It is just not possible to appoint employees to senior management levels and assume that they will be capable of making all the necessary decisions that could affect the survival of the enterprise itself. One of the tragedies of South Africa is the government’s failure to appreciate that there is an distinct separate fourth occupational level. Based on the current EEA9 thousands of employees are trapped in a level where they do not belong. See Flawed EEA9: Seven occupational levels needed. Sorting out that problem will enable thousands of employees to benefit from training and skills development to enable them to progress to the senior management levels. See also: Equal pay for equal value: Lockout not unlawful.
See: Measurement: Equal pay and equal value
Official government policy is that all enterprises must have a framework with seven logical occupational levels to ensure that all enterprise decisions are taken at the appropriate management level. There also has to be a constant proportional progression across all seven levels. Within one occupational level there could be pay differences of up to 100%. Employees in the top three levels are regarded as senior managers. Starting from the top senior managers decide:
- goal setting (policy);
- strategy; and
- tactics.
To enable them to do this senior managers require knowledge and understanding and the ability to apply it in the best interests of the enterprise. Based on Bloom’s taxonomy senior managers also need to be able to analyse, synthesize and evaluate situations. These skills can only be developed over time on the job. It is also important to understand the concept of sapiential authority. Salaries of such employees, as opposed to line authority, also have to be measured on the same scale as line managers in an enterprise. Think of a university with all the lecturers and professors!

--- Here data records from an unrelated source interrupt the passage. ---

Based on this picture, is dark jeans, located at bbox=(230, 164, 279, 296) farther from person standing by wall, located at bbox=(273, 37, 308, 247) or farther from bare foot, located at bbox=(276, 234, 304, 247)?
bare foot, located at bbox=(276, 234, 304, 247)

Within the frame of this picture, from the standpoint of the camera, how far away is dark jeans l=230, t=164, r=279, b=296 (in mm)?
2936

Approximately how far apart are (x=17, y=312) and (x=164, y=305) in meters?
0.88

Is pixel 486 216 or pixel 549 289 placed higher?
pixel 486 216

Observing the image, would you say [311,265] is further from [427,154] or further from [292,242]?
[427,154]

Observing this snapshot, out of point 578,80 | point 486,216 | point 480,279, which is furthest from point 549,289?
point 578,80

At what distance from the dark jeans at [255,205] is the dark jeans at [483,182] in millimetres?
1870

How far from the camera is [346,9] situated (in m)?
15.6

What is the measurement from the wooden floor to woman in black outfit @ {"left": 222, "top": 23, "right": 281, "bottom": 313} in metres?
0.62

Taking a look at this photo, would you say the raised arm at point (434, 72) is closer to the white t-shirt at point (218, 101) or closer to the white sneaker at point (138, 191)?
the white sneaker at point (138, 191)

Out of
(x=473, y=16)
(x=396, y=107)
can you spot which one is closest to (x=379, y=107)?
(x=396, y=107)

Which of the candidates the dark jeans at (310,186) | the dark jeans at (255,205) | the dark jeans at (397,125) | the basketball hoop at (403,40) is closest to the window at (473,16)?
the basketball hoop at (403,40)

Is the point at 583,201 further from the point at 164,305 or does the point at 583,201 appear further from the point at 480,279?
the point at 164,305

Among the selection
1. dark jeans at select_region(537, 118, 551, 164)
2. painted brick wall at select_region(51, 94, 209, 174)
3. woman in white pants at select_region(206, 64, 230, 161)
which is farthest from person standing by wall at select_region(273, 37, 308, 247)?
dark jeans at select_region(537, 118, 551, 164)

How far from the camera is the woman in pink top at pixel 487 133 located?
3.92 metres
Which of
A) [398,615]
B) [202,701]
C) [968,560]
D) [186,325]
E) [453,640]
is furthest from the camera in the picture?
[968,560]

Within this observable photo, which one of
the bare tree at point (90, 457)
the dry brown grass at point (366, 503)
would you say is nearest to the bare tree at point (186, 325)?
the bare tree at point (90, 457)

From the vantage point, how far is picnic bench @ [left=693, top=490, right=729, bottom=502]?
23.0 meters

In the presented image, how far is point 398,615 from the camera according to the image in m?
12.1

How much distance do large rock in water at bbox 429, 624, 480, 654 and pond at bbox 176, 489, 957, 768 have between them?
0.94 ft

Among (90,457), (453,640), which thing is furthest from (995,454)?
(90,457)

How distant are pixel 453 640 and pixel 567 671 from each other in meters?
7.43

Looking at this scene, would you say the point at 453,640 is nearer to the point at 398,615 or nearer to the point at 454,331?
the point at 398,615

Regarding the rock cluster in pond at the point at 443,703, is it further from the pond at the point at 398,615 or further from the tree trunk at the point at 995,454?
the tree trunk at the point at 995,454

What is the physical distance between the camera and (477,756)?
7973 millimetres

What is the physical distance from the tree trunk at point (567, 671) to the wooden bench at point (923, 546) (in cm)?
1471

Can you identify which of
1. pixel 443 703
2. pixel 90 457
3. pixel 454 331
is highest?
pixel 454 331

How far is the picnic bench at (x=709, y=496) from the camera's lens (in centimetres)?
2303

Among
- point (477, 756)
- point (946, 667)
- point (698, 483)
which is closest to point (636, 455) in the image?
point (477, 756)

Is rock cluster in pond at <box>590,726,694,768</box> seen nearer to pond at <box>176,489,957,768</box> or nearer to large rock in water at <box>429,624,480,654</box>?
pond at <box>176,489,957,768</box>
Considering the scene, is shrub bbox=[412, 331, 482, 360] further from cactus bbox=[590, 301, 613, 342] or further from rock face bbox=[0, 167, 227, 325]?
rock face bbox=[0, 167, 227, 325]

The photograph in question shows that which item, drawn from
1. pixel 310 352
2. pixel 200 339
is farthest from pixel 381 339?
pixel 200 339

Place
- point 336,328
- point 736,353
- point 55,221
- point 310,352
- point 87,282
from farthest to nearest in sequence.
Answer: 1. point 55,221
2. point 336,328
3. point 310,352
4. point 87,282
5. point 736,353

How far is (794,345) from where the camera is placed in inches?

Call on company bosses to drive employment equity: Bekezela Phakathi’s report in BDlive on 19/9/2016 published by Business Day.
Excerpts
“The report found the racial profile of top management in SA remained overwhelmingly white and male. Whites in the private sector accounted for 72.4% of all top management positions — compared to the public sector, which has 73.2% African representation. In the Western Cape, just more than 75% of top management positions were occupied by whites, the Department of Labour said. Oliphant said the Commission for Employment Equity would engage with business leaders to establish what causes the snail’s pace of workplace transformation.
. . . . .
Cape Chamber of Commerce president Janine Myburgh said the chamber fully supported the principles of employment equity but “it is difficult to generalise about the percentage of top managers who are white”. “Conditions differ from industry to industry and many of them are affected by skills shortages, particularly in engineering and scientific industries. We encourage our members to implement employment equity and broad-based BEE principles but we are not in a position to intervene,” she said. “However, talent is equally distributed irrespective of race, and once the required skills become more evenly spread among the population, we expect the ratio of management in terms of race to approach that which reflects society at large. But we fully support the implementation and ethos of BEE,” said Myburgh”.